- **Article**:
━━━━━━━━━━━━━━━━

In the body of the previous `MyFactory` example, we imported and used the {py:func}`.mitiq_polyfit` function.
This is simply a wrap of {py:func}`numpy.polyfit`, slightly adapted to the notion and to the error types
of Mitiq. This function can be used to fit a polynomial ansatz to the measured expectation values. This function performs
a least squares minimization which is **linear** (with respect to the coefficients) and therefore admits an algebraic solution.

Similarly, from {py:mod}`mitiq.zne.inference` one can also import {py:func}`.mitiq_curve_fit`,
which is instead a wrap of {py:func}`scipy.optimize.curve_fit`. Differently from {py:func}`.mitiq_polyfit`,
{py:func}`.mitiq_curve_fit` can be used with a generic (user-defined) ansatz.

━━━━━━━━━━━━━━━━

- **Given instruction 1**:
Please answer these questions about the passage on Mitiq's fitting functions:
(a) Which function is mitiq_polyfit a wrap of?
(b) According to the passage, why does the least squares minimization performed by mitiq_polyfit admit an algebraic solution?
(c) What kind of ansatz can mitiq_curve_fit be used with?
- **Given instruction 2**: Write the next few sentences of the passage on Mitiq's fitting functions, picking up after its final sentence.

- **Dataset section**:
━━━━━━━━━━━━━━━━

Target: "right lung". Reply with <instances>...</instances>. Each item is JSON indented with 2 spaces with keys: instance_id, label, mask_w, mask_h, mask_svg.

━━━━━━━━━━━━━━━━

- **Exercise answer 1**:
(a) numpy.polyfit
(b) Because the minimization is linear with respect to the coefficients.
(c) A generic, user-defined ansatz.

- **Exercise answer 2**:
Since the fit is based on a numerical **non-linear** least squares minimization, this method may fail to converge
or could be subject to numerical instabilities.

+++

## Low-level usage of a factory

In this section we present a low-level usage of a {class}`.Factory` . In typical use-cases, the following information is not necessary but it can be useful for understanding how {class}`.Factory` objects work under the hood.

+++

### The `run` method.

+++

The {meth}`.Factory.run` method can be used to run all the data acquisition steps associated to a {class}`.Factory`, until enough data is collected for the extrapolation.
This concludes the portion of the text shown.